EXERCISE
Answer these questions about the prayer on the Malaysian elections below:
1. On what day are the general elections held?
2. According to the writer, what did the country give them most of all?
3. For how many years did the nation acquiesce to leaders who took away its ability to choose?

The following is an entry on using the format of a “prayer” to think about the forthcoming Malaysian elections. I did not have enough time to think hard enough about what I needed to know before voting in the elections. So, I used the format of a “prayer” to throw in all the elements I knew and then struggled with them. In the next blog entry, I explain how prayer helps me think more dispassionately. It is not in the same way that religious people would think it does.
Dear God,
On this the eve of an important turning point in the history of Malaysia, I want to say a prayer. I want to say to that there are many things I do not know and many things that I do not understand. But there is one thing I do hope. That you will be good to the country of my birth.
In a world where strident nationalism should be fading, the function of a country can only be to produce individuals who can be useful to the rest of the world. It is this that I pray for most of all. That my country will be a community of people that brings out the best in each other and make us fit for the world we live in.
It’s a difficult prayer for me, God, because I am not asking for things to go my way. I want things to go your way, but I don’t know what that really means. When the folly of men leads us to cause wars and famines, even there you have been at work, bringing the best out of us amidst the worst in us. So it is with great trepidation that I make this prayer.
This is the country that despite all of its quirks, gave me my existence. This is where I received an education that has equipped me with the skills I can apply in the best of countries anywhere. But most of all, it gave me my identity. No matter where I live or what I do, my country is me.
Help me to be clear about what it is that I should be asking for. The most pressing matter appears to be the general elections this Sunday. The choice between one group of men and women and another. Yet, to say that there is such a thing as a correct choice is to rate the follies of one group of men and women more higher than that of another.
Friends and friends, brothers and sisters, fathers and sons and daughters are split on this matter so much, that we cannot possibly expect you to be on one side and not the other. So, tell me O God, what is it that we can ask for your help on?
It appears to me that the one thing we have achieved together as a nation today is the ability to make a choice. For more than 44 years, we had acquiesced a series of leaders who took away from us that ability to make a choice between good and evil, right and wrong.

MATERIAL SUPPLIED

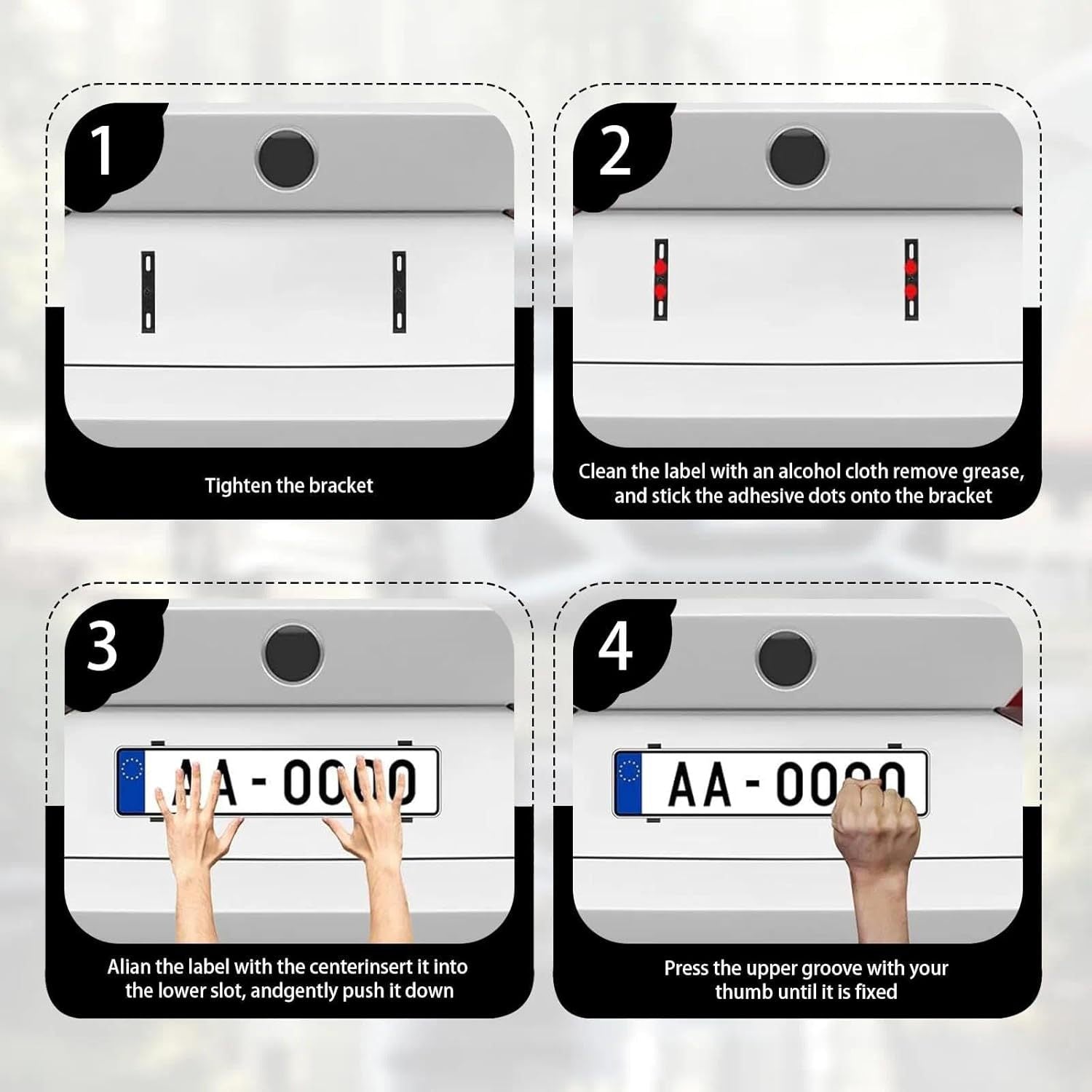 1

Tighten the bracket

2

Clean the label with an alcohol cloth remove grease, and stick the adhesive dots onto the bracket

3

AA - 0000

Alian the label with the centerinsert it into the lower slot, andgently push it down

4

AA - 0000

Press the upper groove with your thumb until it is fixed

WRITTEN ANSWER
1. Sunday.
2. Their identity.
3. More than 44 years.